"May the God of hope fill you with great joy and peace as you trust in him." Romans 15:13

Friday, December 4, 2009

Trying Ethiopian Recipes

I love to host occasions, anything from birthdays to baby showers. I love to plan a menu whether simple or elaborate and try new things. Since deciding to adopt an Ethiopian child, I have been trying to learn about the things that culture likes to eat.

I have decided that Chad will be a much better Ethiopian eater and cook than I will be! Their food is known to be spicy with lots of onions (my least favorite food!), peppers, and other veggies. (I try but I am not too much of a veggie eater, especially the spicy ones like onions and peppers.)

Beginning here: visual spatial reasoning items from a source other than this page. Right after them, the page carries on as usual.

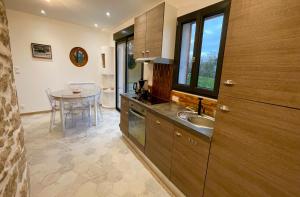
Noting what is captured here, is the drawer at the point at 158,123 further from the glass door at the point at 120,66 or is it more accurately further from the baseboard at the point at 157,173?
the glass door at the point at 120,66

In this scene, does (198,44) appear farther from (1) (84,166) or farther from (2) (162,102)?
(1) (84,166)

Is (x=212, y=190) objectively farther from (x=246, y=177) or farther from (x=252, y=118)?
(x=252, y=118)

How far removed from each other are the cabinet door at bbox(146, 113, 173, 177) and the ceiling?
2189 mm

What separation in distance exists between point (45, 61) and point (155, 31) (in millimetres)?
3496

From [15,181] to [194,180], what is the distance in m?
1.43

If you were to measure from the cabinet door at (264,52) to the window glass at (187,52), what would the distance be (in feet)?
3.60

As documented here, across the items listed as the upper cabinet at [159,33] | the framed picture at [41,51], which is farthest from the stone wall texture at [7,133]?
the framed picture at [41,51]

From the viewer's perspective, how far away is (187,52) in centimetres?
217

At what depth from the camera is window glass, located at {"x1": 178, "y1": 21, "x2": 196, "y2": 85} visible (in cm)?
209

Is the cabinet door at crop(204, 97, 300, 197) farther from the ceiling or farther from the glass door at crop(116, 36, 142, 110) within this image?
the glass door at crop(116, 36, 142, 110)

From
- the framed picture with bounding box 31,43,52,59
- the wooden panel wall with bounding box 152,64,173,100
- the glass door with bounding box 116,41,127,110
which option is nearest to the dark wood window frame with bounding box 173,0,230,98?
the wooden panel wall with bounding box 152,64,173,100

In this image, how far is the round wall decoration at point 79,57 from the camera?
4352mm

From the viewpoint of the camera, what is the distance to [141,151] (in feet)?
7.45

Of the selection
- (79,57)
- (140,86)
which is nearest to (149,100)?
(140,86)
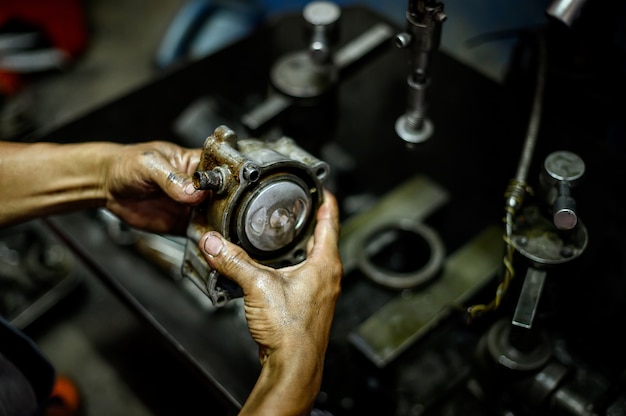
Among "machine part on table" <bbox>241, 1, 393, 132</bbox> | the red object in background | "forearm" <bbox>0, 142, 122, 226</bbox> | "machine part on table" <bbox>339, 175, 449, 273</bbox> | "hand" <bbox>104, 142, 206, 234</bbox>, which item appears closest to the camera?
"hand" <bbox>104, 142, 206, 234</bbox>

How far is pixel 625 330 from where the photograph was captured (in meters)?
0.97

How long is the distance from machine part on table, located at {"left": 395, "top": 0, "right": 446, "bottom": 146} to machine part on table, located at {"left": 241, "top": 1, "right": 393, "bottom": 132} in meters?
0.16

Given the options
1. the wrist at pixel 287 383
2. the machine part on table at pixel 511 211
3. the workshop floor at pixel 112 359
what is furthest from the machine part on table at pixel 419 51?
the workshop floor at pixel 112 359

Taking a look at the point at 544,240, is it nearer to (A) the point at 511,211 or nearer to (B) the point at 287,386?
(A) the point at 511,211

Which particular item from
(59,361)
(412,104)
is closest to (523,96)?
(412,104)

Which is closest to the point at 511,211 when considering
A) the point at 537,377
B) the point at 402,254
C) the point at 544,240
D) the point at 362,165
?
the point at 544,240

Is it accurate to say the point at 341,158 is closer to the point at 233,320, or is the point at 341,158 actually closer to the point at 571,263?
the point at 233,320

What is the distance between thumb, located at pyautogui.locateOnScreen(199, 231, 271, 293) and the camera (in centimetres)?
73

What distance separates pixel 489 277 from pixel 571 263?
269 mm

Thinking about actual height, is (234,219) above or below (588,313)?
above

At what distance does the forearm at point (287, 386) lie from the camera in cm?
69

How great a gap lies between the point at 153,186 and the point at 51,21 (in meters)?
1.36

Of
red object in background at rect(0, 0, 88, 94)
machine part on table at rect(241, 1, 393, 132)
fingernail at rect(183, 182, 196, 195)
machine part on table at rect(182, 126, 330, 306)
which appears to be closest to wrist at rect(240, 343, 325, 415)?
machine part on table at rect(182, 126, 330, 306)

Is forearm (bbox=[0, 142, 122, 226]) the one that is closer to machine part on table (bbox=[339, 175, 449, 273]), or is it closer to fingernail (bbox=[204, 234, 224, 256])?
fingernail (bbox=[204, 234, 224, 256])
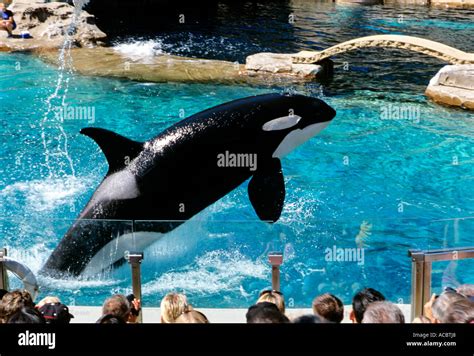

Berbere (bar-bare-ree) is the most common cooking spice. According to my most recent reading, it is actually a combination of spices that begins with very hot red chili peppers. Up to 20 other spices are added to the mix. Spices like garlic, nutmeg, cardamom, cumin, etc are added as per the cooks special taste. Traditionally Ethiopian women go to market and choose exactly which spices they will use for there berbere. They dry the red chilis themselves and then grinds them along with all the other spices they have chosen with a mortar and pestle. It is very time consuming (seriously, can you imagine grinding spices by hand!) so they often make big quantities, like 15 pounds at a time.

Does making a special spice blend to match your taste not sound like my husband! He creates everything he cooks to taste, no recipes for my man. And spicy is his middle name. One year he made deer sausage so spicy the kids still argue when he mentions hunting for a doe. (The year after the too spicy sausage he had a buck tag. In order to get the kids to try deer sausage again, we convinced them that just does were spicy. It worked, but they prefer horned game now! Chad says it worked out quite well in the end, he would much rather hunt horned game anyway!)

Ethiopia was not introduced to sugar until 1934. They still much prefer spicy, salty snacks to sweet. The coffee ceremony is a very important part of entertaining. ( I will bore you with the details I have learned about that another time.) With coffee they serve spiced popcorn or little spicy crackers called kolo (koh-loh). I LOVE popcorn, so I tried a recipe I found for Ethiopian spiced popcorn tonight.

Want to try it?
To a big bowl of popped corn (I popped mine in oil, more authentic and I hate microwave popcorn) add:
2 T Melted Butter
1/2 tsp each of cayenne pepper and paprika
1/4 tsp each of cumin and garlic powder
Mix the spices into the melted butter and pour over the popped corn, salt to taste.

I thought it was pretty yummy!

Better watch out coming to eat at our house for a while. I have some bebere on order and I plan to keep experimenting. If you have Ethiopian recipes send them my way. I figure when kids are toddlers trying new foods can be pretty daunting. If we can make a few things that will not seem so foreign for Joshua, hopefully trying our family favorites will seem a little less weird. I may need some Tums though, even the recipe I found for eggs has jalapeno, garlic, ginger, cardamom, and onions in it! Yuck, I say - Chad just grins! He's going to enjoy this!